## Task to carry out:
Entries follow. Give back exactly the lines starting at the one containing "1. Open the" and ending at the one containing "10 (Operation) How can I update my version?", and no other lines.

*** Begin section ***

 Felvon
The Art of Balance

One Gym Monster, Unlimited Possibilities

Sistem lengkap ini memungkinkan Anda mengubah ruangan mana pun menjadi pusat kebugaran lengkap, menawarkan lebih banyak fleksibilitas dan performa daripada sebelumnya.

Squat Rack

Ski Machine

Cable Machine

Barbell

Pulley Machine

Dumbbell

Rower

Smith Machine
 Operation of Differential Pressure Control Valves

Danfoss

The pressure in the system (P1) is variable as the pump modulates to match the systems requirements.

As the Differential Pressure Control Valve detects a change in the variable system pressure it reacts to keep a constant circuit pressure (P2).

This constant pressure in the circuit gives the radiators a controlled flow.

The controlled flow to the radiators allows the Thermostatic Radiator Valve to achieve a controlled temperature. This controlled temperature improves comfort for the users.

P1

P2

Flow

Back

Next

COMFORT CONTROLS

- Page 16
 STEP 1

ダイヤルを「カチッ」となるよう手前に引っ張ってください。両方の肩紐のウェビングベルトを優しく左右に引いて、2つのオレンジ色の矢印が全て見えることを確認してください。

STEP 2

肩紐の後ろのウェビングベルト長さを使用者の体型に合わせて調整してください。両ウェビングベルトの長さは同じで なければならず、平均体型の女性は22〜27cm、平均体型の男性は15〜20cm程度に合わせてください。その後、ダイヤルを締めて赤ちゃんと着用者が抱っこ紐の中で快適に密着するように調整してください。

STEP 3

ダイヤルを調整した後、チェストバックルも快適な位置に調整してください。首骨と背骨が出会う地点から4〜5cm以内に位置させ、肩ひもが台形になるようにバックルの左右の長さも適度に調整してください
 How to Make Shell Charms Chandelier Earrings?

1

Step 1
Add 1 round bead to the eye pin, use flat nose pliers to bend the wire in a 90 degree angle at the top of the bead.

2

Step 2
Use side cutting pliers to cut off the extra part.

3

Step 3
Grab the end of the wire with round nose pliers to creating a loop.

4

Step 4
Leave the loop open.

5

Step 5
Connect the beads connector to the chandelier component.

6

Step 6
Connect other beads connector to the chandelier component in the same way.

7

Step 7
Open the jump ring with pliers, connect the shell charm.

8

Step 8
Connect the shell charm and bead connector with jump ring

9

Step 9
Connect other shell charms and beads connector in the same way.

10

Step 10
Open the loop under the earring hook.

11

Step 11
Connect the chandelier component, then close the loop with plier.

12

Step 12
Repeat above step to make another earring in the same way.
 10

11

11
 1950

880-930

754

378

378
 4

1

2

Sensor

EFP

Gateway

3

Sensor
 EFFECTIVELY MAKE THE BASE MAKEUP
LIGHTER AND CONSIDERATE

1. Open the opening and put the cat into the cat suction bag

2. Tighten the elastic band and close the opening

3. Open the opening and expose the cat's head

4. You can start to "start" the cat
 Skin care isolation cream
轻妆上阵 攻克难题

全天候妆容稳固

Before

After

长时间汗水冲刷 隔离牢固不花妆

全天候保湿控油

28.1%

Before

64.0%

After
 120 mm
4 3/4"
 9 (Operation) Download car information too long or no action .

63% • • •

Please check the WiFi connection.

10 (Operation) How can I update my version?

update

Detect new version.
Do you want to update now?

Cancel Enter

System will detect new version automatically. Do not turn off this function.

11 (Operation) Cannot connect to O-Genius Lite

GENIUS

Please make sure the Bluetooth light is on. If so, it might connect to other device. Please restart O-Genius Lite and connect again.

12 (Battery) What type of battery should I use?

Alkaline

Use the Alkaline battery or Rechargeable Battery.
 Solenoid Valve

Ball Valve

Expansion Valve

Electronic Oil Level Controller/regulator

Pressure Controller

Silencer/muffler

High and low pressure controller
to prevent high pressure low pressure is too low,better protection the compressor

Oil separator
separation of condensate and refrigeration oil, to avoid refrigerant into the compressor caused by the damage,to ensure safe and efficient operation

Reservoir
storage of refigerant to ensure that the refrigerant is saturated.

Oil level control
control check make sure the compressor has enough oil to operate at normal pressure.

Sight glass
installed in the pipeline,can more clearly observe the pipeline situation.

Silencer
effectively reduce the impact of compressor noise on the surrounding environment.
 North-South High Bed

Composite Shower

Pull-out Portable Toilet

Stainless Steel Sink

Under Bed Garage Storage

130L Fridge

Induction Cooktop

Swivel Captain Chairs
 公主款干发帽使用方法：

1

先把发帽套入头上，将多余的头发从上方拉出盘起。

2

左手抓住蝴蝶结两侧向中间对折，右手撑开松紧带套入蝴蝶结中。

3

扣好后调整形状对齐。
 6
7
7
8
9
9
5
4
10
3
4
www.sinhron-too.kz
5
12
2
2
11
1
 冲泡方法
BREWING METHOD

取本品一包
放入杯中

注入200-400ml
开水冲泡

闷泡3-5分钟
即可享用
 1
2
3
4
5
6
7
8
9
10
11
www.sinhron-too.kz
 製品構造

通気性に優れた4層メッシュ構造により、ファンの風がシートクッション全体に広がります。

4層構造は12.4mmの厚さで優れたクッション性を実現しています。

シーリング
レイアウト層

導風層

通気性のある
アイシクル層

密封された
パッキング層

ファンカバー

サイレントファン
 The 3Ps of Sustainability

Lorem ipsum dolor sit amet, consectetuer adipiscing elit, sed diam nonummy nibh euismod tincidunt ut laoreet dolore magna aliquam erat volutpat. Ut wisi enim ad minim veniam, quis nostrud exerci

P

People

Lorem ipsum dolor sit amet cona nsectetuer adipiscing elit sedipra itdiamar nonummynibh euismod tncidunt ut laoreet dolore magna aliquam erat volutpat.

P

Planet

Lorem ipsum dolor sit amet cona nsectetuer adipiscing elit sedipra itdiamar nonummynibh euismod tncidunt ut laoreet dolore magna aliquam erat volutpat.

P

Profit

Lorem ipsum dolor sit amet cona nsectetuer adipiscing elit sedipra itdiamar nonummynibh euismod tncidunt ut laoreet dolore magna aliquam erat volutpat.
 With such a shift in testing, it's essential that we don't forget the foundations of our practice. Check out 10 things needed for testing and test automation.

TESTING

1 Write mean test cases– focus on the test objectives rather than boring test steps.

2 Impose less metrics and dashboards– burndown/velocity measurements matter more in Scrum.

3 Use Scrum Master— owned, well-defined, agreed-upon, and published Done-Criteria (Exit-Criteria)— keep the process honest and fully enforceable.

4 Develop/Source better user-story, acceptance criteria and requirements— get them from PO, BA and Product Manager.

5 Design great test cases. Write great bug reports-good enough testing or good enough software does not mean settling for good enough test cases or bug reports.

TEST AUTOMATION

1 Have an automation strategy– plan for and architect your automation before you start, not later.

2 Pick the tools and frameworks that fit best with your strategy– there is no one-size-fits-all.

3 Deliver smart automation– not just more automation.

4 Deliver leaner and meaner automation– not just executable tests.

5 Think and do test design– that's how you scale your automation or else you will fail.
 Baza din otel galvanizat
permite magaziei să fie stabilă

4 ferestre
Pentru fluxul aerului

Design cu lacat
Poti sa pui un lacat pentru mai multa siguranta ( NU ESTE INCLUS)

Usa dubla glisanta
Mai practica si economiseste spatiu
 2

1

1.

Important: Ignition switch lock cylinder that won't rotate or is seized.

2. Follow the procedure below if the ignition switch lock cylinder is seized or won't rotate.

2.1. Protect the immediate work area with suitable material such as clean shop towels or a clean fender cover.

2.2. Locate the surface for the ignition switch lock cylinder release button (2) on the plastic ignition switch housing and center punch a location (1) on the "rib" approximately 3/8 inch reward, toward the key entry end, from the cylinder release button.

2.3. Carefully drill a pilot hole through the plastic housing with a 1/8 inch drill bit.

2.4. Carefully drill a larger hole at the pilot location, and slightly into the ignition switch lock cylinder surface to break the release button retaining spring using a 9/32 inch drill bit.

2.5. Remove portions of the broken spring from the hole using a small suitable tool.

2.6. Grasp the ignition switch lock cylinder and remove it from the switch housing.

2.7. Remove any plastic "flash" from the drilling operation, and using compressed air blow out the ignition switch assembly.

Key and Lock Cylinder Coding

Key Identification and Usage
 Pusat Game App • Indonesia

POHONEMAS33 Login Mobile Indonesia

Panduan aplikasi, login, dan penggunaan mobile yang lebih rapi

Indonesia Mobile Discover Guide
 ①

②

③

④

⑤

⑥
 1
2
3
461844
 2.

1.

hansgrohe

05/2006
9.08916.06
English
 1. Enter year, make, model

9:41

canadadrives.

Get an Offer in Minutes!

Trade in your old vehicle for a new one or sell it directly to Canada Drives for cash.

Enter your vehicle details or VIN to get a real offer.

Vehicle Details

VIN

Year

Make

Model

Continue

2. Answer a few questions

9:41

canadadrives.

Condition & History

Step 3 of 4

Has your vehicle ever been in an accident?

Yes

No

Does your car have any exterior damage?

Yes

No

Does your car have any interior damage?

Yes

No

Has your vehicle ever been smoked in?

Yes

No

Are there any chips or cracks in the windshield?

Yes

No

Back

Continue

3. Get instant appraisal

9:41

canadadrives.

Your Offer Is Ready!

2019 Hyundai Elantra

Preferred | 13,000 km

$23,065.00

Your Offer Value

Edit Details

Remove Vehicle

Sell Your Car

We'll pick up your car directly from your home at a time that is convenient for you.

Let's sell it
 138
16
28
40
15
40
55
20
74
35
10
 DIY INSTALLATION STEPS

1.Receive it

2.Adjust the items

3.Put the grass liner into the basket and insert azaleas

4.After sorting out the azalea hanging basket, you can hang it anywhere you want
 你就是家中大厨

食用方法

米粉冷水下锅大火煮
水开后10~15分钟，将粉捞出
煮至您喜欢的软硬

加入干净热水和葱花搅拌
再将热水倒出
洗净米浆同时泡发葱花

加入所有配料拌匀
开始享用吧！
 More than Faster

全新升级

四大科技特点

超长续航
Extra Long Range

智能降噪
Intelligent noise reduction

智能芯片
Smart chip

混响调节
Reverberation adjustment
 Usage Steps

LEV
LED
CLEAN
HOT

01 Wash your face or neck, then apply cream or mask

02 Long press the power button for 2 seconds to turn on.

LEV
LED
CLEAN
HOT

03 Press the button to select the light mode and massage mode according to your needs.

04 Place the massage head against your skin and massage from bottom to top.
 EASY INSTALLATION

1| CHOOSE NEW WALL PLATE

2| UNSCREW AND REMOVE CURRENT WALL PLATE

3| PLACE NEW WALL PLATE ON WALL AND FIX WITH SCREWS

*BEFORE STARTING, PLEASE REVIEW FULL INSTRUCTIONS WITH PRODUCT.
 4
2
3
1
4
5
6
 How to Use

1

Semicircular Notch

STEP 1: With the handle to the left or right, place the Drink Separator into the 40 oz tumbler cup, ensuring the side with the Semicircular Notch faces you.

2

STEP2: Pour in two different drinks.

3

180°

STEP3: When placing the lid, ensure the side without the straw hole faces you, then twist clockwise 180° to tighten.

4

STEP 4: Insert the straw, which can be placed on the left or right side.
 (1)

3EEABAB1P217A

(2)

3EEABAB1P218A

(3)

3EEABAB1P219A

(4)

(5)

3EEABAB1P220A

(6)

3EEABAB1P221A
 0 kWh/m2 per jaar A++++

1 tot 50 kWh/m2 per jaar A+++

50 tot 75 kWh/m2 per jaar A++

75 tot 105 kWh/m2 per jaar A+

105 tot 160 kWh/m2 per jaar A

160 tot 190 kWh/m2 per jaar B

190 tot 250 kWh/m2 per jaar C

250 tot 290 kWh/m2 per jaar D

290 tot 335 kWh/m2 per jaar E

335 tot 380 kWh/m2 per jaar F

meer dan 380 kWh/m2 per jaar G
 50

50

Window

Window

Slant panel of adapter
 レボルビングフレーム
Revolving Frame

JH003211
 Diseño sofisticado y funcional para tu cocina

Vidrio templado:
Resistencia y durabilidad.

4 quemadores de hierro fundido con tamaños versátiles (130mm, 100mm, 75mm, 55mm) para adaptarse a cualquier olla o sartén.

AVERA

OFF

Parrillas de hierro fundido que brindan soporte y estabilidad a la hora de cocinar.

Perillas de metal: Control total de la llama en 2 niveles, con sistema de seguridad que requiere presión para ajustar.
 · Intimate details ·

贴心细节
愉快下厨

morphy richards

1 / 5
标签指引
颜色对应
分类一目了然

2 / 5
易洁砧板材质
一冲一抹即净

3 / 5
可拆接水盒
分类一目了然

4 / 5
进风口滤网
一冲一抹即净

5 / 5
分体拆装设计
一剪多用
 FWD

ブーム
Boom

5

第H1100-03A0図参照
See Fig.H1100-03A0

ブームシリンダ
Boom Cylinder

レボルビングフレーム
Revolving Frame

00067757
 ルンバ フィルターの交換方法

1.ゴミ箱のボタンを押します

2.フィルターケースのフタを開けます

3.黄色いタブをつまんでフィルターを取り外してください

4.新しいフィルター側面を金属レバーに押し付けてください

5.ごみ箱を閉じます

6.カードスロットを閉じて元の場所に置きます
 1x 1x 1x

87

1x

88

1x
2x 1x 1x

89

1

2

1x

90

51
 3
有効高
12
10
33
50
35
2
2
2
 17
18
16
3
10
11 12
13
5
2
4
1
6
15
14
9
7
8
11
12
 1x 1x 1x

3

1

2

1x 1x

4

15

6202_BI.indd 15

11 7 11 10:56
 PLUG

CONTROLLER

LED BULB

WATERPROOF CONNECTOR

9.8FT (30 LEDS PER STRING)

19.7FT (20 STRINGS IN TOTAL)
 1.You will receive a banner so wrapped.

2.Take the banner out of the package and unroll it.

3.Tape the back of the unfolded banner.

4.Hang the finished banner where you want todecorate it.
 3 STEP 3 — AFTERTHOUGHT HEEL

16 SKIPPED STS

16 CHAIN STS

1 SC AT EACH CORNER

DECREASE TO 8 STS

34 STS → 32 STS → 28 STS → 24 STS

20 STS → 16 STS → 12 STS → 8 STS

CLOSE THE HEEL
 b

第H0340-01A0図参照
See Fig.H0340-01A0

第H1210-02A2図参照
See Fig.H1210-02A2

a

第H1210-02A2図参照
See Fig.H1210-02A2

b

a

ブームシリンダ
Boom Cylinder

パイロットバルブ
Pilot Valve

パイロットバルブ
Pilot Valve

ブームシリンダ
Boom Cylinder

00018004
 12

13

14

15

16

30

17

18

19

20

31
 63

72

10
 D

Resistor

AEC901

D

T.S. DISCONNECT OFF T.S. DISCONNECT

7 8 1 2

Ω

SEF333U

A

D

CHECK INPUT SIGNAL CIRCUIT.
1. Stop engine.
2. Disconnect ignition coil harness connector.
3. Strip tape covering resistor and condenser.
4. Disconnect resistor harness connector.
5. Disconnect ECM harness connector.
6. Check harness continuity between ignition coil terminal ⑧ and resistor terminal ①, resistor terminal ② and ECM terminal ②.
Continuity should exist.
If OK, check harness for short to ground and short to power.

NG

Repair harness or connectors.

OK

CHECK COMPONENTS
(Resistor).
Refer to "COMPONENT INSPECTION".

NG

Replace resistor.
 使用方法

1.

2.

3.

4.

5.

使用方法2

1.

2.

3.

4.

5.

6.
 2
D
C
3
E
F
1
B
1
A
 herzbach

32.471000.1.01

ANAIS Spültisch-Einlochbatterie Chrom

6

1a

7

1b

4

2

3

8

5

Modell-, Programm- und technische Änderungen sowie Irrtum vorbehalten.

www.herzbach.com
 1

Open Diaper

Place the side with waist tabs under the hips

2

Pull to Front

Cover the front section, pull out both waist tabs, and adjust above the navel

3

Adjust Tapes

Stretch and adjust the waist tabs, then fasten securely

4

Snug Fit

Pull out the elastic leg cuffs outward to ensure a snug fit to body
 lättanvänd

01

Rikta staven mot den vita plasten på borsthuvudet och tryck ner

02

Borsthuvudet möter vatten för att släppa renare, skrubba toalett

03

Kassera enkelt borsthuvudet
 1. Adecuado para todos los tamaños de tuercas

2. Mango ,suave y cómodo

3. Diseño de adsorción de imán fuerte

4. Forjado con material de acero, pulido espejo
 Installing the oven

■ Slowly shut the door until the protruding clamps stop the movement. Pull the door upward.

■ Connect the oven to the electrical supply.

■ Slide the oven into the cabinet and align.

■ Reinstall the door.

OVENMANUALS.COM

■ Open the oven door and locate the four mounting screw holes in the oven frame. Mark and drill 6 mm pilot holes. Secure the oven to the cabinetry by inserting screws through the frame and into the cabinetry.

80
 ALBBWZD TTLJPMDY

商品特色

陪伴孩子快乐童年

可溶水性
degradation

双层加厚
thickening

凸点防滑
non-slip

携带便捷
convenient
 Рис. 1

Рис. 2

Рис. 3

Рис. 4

*** End section ***

## The completed task:
1. Open the opening and put the cat into the cat suction bag

2. Tighten the elastic band and close the opening

3. Open the opening and expose the cat's head

4. You can start to "start" the cat
 Skin care isolation cream
轻妆上阵 攻克难题

全天候妆容稳固

Before

After

长时间汗水冲刷 隔离牢固不花妆

全天候保湿控油

28.1%

Before

64.0%

After
 120 mm
4 3/4"
 9 (Operation) Download car information too long or no action .

63% • • •

Please check the WiFi connection.

10 (Operation) How can I update my version?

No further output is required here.